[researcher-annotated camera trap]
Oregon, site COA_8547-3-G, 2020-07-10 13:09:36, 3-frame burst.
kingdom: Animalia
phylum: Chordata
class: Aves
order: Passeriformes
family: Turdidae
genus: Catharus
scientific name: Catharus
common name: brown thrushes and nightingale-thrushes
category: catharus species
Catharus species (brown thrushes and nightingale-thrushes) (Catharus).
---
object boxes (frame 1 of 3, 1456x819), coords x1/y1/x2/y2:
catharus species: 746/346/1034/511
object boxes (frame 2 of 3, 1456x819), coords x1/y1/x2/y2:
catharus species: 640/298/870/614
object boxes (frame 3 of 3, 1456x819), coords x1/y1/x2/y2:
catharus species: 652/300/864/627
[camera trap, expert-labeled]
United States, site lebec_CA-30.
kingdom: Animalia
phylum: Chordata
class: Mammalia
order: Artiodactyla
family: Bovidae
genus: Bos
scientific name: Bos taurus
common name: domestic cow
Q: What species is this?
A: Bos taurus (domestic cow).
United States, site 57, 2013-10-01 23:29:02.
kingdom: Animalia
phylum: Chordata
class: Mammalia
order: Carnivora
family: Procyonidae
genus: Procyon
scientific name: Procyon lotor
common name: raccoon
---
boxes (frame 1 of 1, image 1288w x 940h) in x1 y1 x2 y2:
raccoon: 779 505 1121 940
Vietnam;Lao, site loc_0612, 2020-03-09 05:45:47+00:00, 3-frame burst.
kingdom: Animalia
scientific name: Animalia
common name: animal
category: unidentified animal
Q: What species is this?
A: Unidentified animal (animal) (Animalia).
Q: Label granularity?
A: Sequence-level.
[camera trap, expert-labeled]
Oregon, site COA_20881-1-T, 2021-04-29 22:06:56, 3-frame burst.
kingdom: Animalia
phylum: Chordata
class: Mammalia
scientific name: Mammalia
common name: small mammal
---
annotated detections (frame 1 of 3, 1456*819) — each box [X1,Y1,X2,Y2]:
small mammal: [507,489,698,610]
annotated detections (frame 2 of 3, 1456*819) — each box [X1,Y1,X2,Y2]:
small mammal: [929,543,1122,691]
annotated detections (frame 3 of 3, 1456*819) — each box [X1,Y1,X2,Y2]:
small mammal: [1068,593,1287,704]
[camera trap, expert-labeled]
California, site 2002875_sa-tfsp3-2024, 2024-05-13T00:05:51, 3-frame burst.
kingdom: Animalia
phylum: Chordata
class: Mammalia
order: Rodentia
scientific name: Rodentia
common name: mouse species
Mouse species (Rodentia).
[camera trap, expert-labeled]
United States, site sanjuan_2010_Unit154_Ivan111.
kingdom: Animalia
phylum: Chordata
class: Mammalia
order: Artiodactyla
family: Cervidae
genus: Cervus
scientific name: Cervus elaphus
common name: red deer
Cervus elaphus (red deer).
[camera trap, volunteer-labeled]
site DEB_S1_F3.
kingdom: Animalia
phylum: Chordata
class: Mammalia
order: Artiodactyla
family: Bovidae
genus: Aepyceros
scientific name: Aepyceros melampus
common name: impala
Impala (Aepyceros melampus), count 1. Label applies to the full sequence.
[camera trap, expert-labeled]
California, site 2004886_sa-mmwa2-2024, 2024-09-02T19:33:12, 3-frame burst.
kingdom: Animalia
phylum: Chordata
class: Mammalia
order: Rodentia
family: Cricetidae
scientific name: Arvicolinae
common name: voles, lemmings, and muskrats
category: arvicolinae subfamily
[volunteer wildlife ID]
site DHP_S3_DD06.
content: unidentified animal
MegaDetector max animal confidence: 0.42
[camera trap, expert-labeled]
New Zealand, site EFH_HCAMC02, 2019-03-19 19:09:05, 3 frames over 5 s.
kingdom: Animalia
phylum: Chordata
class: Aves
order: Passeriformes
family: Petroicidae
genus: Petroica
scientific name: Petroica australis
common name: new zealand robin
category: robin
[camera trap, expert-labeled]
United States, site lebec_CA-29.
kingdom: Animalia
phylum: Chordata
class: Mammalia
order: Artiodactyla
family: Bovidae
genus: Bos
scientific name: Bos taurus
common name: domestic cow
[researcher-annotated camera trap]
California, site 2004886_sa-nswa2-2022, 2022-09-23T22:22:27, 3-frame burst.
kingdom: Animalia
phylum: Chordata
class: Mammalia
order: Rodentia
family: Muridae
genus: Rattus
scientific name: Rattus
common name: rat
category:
########################################
● **What to produce**:
Each line that contains "burst" is to be copied from the listing above.

● **Output for this exercise**:
Oregon, site COA_8547-3-G, 2020-07-10 13:09:36, 3-frame burst.
Vietnam;Lao, site loc_0612, 2020-03-09 05:45:47+00:00, 3-frame burst.
Oregon, site COA_20881-1-T, 2021-04-29 22:06:56, 3-frame burst.
California, site 2002875_sa-tfsp3-2024, 2024-05-13T00:05:51, 3-frame burst.
California, site 2004886_sa-mmwa2-2024, 2024-09-02T19:33:12, 3-frame burst.
California, site 2004886_sa-nswa2-2022, 2022-09-23T22:22:27, 3-frame burst.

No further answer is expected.